Rewrite the rows below with "uppermost" swapped for "highest" wherever it appears, keeping everything else the same, and leave the pictures out.

%%

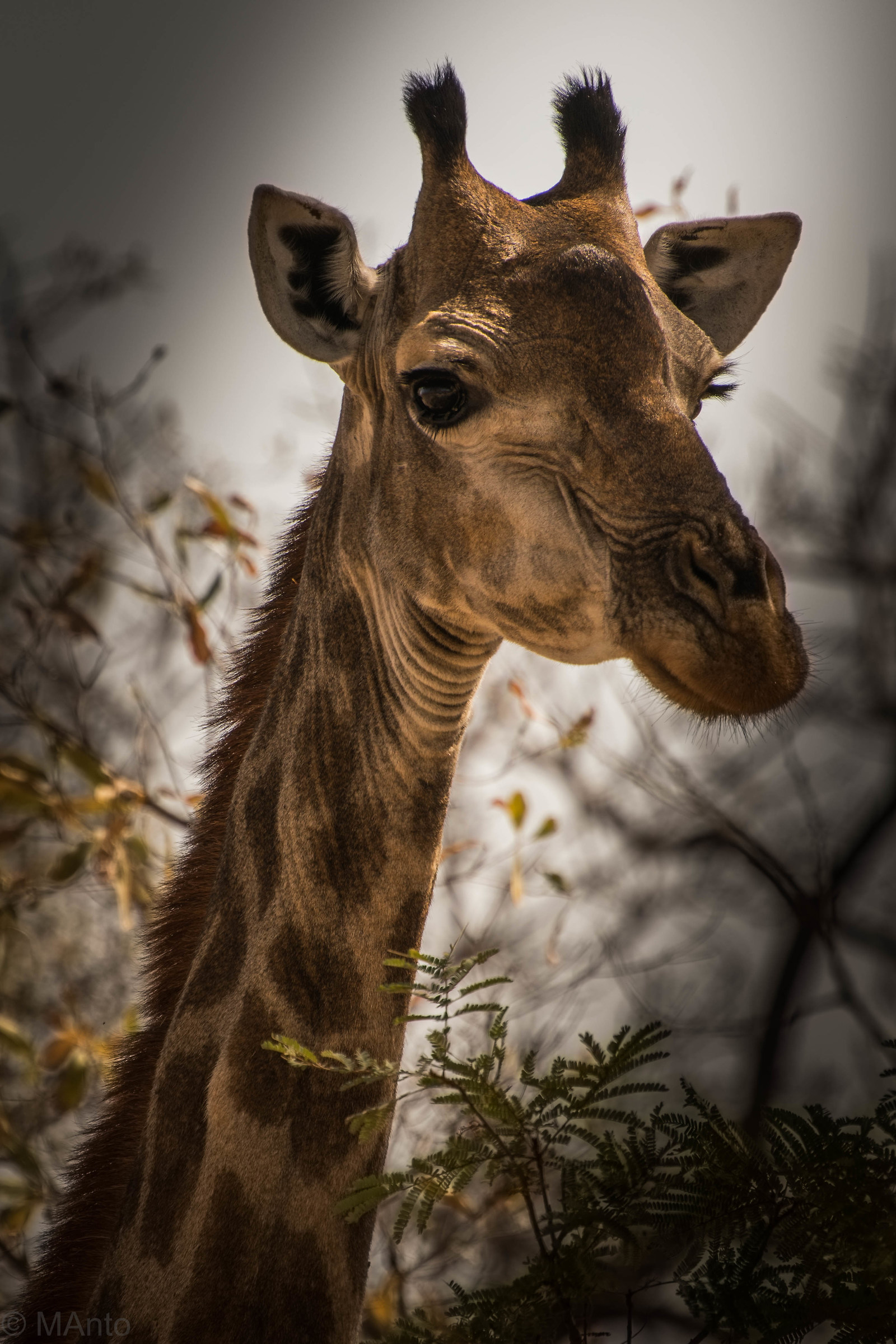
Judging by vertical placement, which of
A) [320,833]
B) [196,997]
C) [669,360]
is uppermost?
[669,360]

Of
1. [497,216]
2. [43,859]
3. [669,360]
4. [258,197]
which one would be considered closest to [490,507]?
[669,360]

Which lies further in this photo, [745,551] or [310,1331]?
[310,1331]

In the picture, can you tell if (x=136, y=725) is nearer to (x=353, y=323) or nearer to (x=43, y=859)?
(x=43, y=859)

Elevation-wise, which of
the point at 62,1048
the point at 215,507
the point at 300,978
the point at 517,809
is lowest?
the point at 300,978

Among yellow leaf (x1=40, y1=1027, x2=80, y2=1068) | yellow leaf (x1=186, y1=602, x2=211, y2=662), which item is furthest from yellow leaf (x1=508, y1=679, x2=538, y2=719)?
yellow leaf (x1=40, y1=1027, x2=80, y2=1068)

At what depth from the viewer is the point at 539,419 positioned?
1.93 metres

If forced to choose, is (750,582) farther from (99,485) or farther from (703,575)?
(99,485)

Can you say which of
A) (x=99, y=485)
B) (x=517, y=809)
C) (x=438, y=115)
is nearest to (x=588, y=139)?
(x=438, y=115)

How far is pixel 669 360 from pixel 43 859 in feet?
15.1

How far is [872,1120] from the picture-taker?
1.53m

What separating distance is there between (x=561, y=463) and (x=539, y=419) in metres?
0.09

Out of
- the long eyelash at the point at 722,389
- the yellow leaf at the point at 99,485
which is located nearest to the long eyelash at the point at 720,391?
the long eyelash at the point at 722,389

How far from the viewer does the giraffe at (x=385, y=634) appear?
5.96 feet

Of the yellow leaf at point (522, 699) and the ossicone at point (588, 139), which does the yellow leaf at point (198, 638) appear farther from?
the ossicone at point (588, 139)
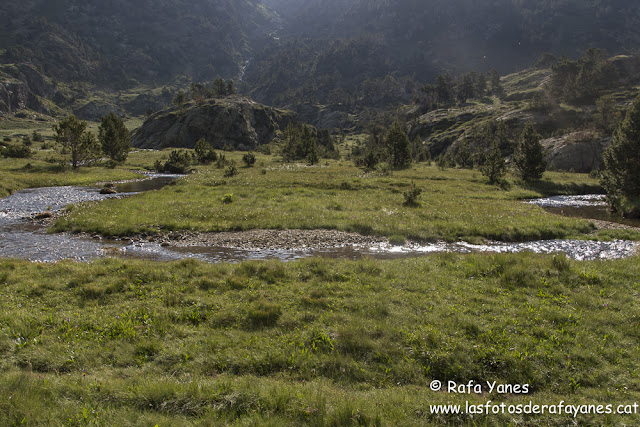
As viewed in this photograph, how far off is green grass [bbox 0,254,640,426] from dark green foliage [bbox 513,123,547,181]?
49.0 m

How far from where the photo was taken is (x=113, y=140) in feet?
240

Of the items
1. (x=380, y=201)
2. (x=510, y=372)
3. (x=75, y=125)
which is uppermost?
(x=75, y=125)

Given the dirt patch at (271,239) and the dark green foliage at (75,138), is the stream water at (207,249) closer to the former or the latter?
the dirt patch at (271,239)

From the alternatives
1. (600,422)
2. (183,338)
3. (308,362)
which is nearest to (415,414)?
(308,362)

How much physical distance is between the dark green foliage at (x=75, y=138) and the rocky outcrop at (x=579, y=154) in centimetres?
10886

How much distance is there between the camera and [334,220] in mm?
26844

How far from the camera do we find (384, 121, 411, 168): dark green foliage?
76062 millimetres

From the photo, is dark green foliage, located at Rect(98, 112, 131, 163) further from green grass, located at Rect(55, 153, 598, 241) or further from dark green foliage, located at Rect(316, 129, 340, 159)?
dark green foliage, located at Rect(316, 129, 340, 159)

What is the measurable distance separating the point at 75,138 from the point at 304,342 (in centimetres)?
6759

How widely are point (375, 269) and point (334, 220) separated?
476 inches

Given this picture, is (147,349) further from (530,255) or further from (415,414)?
(530,255)

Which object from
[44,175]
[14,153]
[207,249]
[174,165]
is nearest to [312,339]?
[207,249]

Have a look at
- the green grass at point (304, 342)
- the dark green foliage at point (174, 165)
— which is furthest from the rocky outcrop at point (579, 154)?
the dark green foliage at point (174, 165)

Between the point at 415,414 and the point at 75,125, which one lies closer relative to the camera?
the point at 415,414
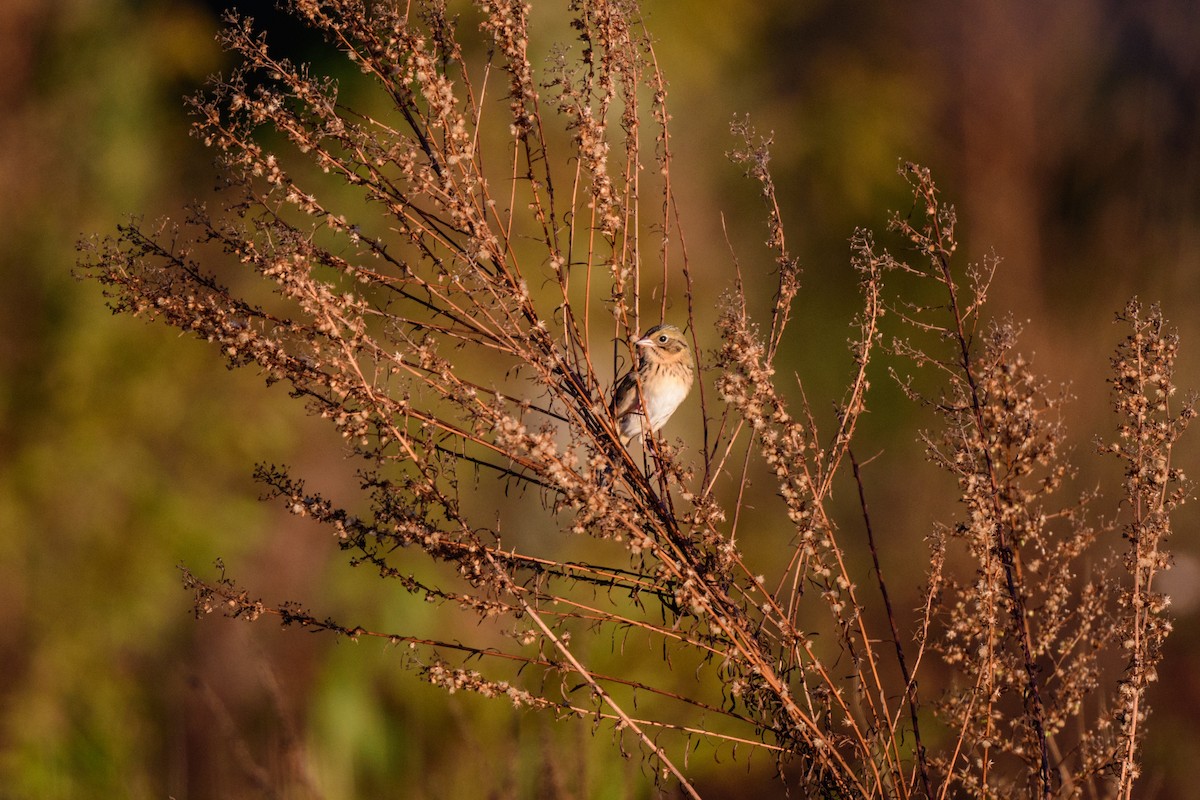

%%

Result for this exercise →
Judging by vertical placement, which of
A) [320,833]
B) [196,997]
C) [669,360]
is highest?
[669,360]

Of
1. [497,216]
2. [43,859]
3. [669,360]
4. [258,197]
which one would be considered closest to [490,507]?
[669,360]

Which lies further in this photo, [745,551] or [310,1331]?
[310,1331]

In the picture, can you tell if (x=136, y=725) is nearer to (x=353, y=323) or nearer to (x=43, y=859)?
(x=43, y=859)

Elevation-wise, which of
the point at 62,1048
the point at 215,507
the point at 300,978
the point at 517,809
is lowest?
the point at 300,978

Among yellow leaf (x1=40, y1=1027, x2=80, y2=1068) | yellow leaf (x1=186, y1=602, x2=211, y2=662), which item is furthest from yellow leaf (x1=508, y1=679, x2=538, y2=719)?
yellow leaf (x1=40, y1=1027, x2=80, y2=1068)

At what depth from the viewer is the point at 539,419 positioned?
1.93 metres

If forced to choose, is (750,582) farther from (99,485) or farther from (703,575)?
(99,485)

Can you say which of
A) (x=99, y=485)
B) (x=517, y=809)
C) (x=438, y=115)
is nearest to (x=588, y=139)?
(x=438, y=115)

How far is pixel 669 360 from pixel 43 859 in feet?
15.1

How far is [872,1120] from the picture-taker?
1.53m

What separating distance is there between (x=561, y=463) and (x=539, y=419) in metres?
0.09

Out of
- the long eyelash at the point at 722,389
- the yellow leaf at the point at 99,485
which is located nearest to the long eyelash at the point at 720,391?
the long eyelash at the point at 722,389

How far from the viewer does the giraffe at (x=385, y=634) appear?
5.96 feet

Of the yellow leaf at point (522, 699) and the ossicone at point (588, 139), which does the yellow leaf at point (198, 638) appear farther from?
the ossicone at point (588, 139)
As viewed in this photograph, how far off is green grass [bbox 0,254,640,426] from dark green foliage [bbox 513,123,547,181]?
49.0 m

How far from where the photo was taken is (x=113, y=140) in feet?
240

Of the items
1. (x=380, y=201)
2. (x=510, y=372)
3. (x=75, y=125)
which is highest?
(x=75, y=125)

Given the dirt patch at (271,239) and the dark green foliage at (75,138), is the stream water at (207,249) closer to the former or the latter?
the dirt patch at (271,239)

From the alternatives
1. (600,422)
2. (183,338)
3. (308,362)
which is nearest to (415,414)?
(308,362)

How much physical distance is between the dark green foliage at (x=75, y=138) and the rocky outcrop at (x=579, y=154) in centimetres?
10886

How much distance is there between the camera and [334,220] in mm?
26844

How far from the camera do we find (384, 121, 411, 168): dark green foliage?
76062 millimetres

From the photo, is dark green foliage, located at Rect(98, 112, 131, 163) further from green grass, located at Rect(55, 153, 598, 241) or further from dark green foliage, located at Rect(316, 129, 340, 159)?
dark green foliage, located at Rect(316, 129, 340, 159)

What is the measurable distance separating the point at 75,138 from the point at 304,342 (in centimetres)?
6759

How widely are point (375, 269) and point (334, 220) separated?
476 inches

Given this picture, is (147,349) further from (530,255) or further from (415,414)?
(530,255)

Which object from
[44,175]
[14,153]
[207,249]
[174,165]
is nearest to [312,339]?
[207,249]

Have a look at
- the green grass at point (304, 342)
- the dark green foliage at point (174, 165)
— which is furthest from the rocky outcrop at point (579, 154)?
the dark green foliage at point (174, 165)

Between the point at 415,414 and the point at 75,125, which one lies closer relative to the camera?
the point at 415,414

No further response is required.